Of course, you might not be eager to see Scotland take its leave. Especially if you live in Scotland. A poll has shown that while most voters in England with an opinion on the matter favour Scotland leaving the Union (43 per cent), in Scotland, a similar majority is against the change.
Those pro-UK Scots obviously have their heads screwed on the right way. Asked how an independent Scotland would support itself, Alex Salmond, the First Minister, always points to North Sea oil. But even if Scotland successfully claimed the oil, it wouldn’t last forever. How would Scotland then maintain not only the main population in its central belt but communities scattered through the islands and Highlands, for whom the cost of providing the services of modern life is disproportionately high?
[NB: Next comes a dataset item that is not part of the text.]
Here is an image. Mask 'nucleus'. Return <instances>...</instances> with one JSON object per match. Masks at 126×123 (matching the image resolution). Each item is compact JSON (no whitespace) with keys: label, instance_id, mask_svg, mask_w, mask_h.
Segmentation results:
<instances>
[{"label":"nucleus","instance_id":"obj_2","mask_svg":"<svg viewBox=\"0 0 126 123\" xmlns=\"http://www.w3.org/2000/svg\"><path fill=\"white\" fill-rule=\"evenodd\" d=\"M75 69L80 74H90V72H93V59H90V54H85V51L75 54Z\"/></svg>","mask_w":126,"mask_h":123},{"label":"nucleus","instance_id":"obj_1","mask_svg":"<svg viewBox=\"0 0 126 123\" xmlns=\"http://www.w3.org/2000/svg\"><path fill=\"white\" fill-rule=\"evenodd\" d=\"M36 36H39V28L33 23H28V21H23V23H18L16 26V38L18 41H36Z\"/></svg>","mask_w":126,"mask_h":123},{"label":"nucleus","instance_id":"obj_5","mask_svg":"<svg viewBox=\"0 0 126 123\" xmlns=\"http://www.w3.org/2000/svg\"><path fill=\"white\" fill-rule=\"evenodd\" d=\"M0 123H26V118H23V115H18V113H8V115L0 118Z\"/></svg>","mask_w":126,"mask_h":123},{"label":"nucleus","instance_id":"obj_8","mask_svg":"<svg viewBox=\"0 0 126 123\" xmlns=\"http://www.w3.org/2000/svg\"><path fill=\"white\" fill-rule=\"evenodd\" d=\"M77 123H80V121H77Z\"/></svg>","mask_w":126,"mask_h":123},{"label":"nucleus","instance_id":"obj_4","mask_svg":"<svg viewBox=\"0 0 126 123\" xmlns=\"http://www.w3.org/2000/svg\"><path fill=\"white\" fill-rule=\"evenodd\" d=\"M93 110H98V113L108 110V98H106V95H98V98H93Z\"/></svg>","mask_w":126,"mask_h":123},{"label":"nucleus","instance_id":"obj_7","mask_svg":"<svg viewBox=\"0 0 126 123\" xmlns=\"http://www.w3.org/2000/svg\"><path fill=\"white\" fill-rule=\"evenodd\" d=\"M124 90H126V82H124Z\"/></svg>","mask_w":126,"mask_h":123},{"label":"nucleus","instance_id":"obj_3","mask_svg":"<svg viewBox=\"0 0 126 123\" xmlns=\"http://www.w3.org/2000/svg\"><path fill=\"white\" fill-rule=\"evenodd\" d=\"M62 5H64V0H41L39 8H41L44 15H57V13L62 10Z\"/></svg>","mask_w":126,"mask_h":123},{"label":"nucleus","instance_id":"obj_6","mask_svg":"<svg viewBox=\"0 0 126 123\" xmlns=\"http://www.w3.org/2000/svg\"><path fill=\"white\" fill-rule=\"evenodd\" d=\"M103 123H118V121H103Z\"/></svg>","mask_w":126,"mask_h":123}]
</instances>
Mr Salmond is often described as Britain’s sharpest political operator. Certainly his often-unpleasant anti-Union rhetoric encourages the “let Scotland get on with it” attitude now common south of the border. Perhaps that’s his intention. But given the small land mass that contains the countries of England, Scotland and Wales, in a world of stiffening competition, it seems sheer madness to be moving towards the break up of a union than has generally worked well for centuries.
For the North-East, Scottish independence would be a disaster. What chance a highspeed train link to Newcastle, with the rival Scots piggy-backing a ride almost to their border?
TESCO’S takings fell 2.3 per cent over the Christmas period. This was the lead item on the BBC News. Like much of the rest of the media, the Beeb invited us to consider whether we were witnessing the end of the world as we knew it.
That short-term sales figures of a supermarket company should rate such coverage says something about our values. Shopping is living, is it not?
But the picture of it as an ailing giant is little short of laughable. Tesco actually sold more goods over the Christmas period, while Sainsbury, its main rival, sold less. So did Morrison. Tesco faltered because of a misjudged pricing strategy, a sign that it is not infallible, but hardly a mortal mistake.
Largely ignored in coverage of Tesco’s Christmas catastrophe is the fact that it still commands a whopping 30.1 per cent of the grocery market, almost double the 17 per cent of its nearest competitor.
SHAME that David Hockney, talking about his new Royal Academy exhibition, virtually gave carte-blanche to the fly tippers who so disfigure our countryside. “Sometimes I think ‘How could you?’ But at other times I look at it and think ‘Yeah, that’s rather good’.”
But not good enough to have yet featured in his landscapes. The East Riding lane that has inspired much of his new work looks ideal for fly tipping.
Let’s look forward to a Hockney masterpiece showing it overflowing with discarded mattresses, washing machines and garden rubbish.